Reproduce the data below word for word, leaving out the pictures.

STORED RECORDS –
• • • • • • •

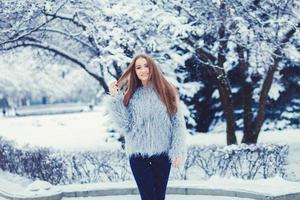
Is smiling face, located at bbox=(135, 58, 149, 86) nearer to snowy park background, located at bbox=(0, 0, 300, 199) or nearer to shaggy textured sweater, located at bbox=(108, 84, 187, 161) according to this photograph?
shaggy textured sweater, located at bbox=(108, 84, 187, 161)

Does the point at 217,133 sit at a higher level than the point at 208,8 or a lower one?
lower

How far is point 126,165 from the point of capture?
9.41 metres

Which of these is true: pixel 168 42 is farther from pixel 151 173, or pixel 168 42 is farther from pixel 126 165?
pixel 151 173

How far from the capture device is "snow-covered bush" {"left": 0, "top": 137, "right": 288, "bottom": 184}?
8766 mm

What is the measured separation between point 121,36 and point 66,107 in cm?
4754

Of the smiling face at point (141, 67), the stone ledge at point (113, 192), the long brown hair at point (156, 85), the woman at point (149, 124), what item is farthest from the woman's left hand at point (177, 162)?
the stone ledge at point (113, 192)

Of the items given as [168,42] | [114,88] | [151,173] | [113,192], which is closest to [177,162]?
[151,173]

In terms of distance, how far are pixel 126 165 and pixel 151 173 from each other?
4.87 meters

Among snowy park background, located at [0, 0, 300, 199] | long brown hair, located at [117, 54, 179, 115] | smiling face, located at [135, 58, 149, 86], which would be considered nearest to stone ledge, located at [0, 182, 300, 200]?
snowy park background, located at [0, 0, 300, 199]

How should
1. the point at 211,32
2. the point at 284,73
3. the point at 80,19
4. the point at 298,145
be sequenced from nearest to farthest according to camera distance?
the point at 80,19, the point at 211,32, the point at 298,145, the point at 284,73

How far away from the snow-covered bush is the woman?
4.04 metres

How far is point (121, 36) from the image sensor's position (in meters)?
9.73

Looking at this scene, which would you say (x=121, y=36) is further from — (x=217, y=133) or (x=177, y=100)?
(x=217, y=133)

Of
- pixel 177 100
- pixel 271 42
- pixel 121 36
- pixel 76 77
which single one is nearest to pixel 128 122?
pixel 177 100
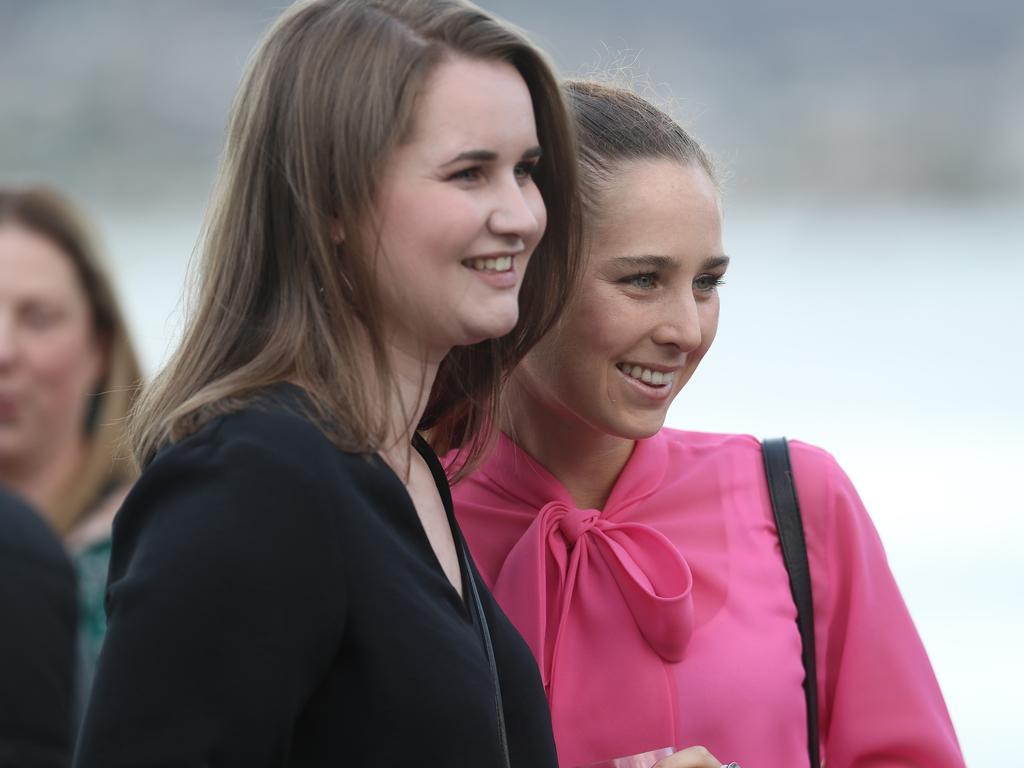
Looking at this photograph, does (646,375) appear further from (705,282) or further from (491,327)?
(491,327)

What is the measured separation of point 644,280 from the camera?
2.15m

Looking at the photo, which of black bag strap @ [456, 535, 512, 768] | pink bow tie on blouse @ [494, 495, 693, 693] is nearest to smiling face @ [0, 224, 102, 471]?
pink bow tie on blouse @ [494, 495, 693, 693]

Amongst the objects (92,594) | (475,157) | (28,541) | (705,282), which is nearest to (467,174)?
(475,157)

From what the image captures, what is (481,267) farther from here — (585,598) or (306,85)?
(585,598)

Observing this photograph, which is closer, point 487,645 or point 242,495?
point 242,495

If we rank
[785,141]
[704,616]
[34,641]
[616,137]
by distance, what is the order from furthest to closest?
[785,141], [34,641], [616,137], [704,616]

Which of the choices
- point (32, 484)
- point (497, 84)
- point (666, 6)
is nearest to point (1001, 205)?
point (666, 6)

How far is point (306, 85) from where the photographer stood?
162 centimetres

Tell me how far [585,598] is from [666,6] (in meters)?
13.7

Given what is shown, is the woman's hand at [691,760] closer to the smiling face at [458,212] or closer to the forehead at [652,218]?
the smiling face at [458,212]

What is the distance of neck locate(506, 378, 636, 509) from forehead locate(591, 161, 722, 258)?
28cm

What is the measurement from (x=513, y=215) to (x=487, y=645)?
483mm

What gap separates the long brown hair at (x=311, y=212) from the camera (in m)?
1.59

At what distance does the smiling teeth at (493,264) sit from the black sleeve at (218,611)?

• • • • • • •

RESULT OF THE TASK –
Is smiling face, located at bbox=(135, 58, 149, 86) nearer to snowy park background, located at bbox=(0, 0, 300, 199) or nearer to shaggy textured sweater, located at bbox=(108, 84, 187, 161) according to this photograph?
shaggy textured sweater, located at bbox=(108, 84, 187, 161)

Does the point at 217,133 sit at a higher level than the point at 208,8 or a lower one?
lower

How far is point 126,165 from the point of capture?
9.41 metres

Which of these is true: pixel 168 42 is farther from pixel 151 173, or pixel 168 42 is farther from pixel 126 165?
pixel 151 173

How far from the capture device is "snow-covered bush" {"left": 0, "top": 137, "right": 288, "bottom": 184}?
8766 mm

What is the measured separation between point 121,36 and point 66,107 in cm?
4754

Of the smiling face at point (141, 67), the stone ledge at point (113, 192), the long brown hair at point (156, 85), the woman at point (149, 124), what item is farthest from the woman's left hand at point (177, 162)?
the stone ledge at point (113, 192)

Of the items given as [168,42] | [114,88] | [151,173] | [113,192], which is closest to [177,162]?
[151,173]

In terms of distance, how far are pixel 126 165 and pixel 151 173 from each other?
4.87 meters

Among snowy park background, located at [0, 0, 300, 199] | long brown hair, located at [117, 54, 179, 115] | smiling face, located at [135, 58, 149, 86], which would be considered nearest to stone ledge, located at [0, 182, 300, 200]?
snowy park background, located at [0, 0, 300, 199]

How should
1. the point at 211,32
2. the point at 284,73
3. the point at 80,19
4. the point at 298,145
be sequenced from nearest to farthest according to camera distance?
the point at 80,19, the point at 211,32, the point at 298,145, the point at 284,73

How far away from the snow-covered bush is the woman?
4.04 metres

How far is point (121, 36) from the image sensor's position (in meters)?
9.73

Looking at this scene, which would you say (x=121, y=36) is further from — (x=217, y=133) or (x=177, y=100)?
(x=217, y=133)

Of
- pixel 177 100
- pixel 271 42
- pixel 121 36
- pixel 76 77
which single one is nearest to pixel 128 122?
pixel 177 100
Looking at this photograph, does (646,375) appear further from (705,282) or further from (491,327)?
(491,327)

What is the measured separation of point 644,280 from the camera?
2.15m

Looking at the photo, which of black bag strap @ [456, 535, 512, 768] | pink bow tie on blouse @ [494, 495, 693, 693] is nearest to smiling face @ [0, 224, 102, 471]?
pink bow tie on blouse @ [494, 495, 693, 693]

Amongst the objects (92,594) | (475,157) | (28,541) | (705,282), which is nearest to (467,174)?
(475,157)

From what the image captures, what is (481,267) farther from here — (585,598) or (306,85)?
(585,598)

Observing this photograph, which is closer, point 487,645 or point 242,495?
point 242,495

If we rank
[785,141]
[704,616]
[34,641]
[616,137]
by distance, what is the order from furthest to closest?
[785,141], [34,641], [616,137], [704,616]

Which of the choices
- point (32, 484)
- point (497, 84)
- point (666, 6)
is nearest to point (1001, 205)?
point (666, 6)

How far is point (306, 85) from where the photographer stood?
162 centimetres

Tell me how far [585,598] is from [666,6] (in meters)?
13.7

Given what is shown, is the woman's hand at [691,760] closer to the smiling face at [458,212] or closer to the forehead at [652,218]?
the smiling face at [458,212]

What is the distance of neck locate(506, 378, 636, 509) from forehead locate(591, 161, 722, 258)?
28cm

What is the measurement from (x=513, y=215) to (x=487, y=645)?
483mm

What gap separates the long brown hair at (x=311, y=212) from the camera (in m)?
1.59

At what distance does the smiling teeth at (493,264) sit from the black sleeve at (218,611)?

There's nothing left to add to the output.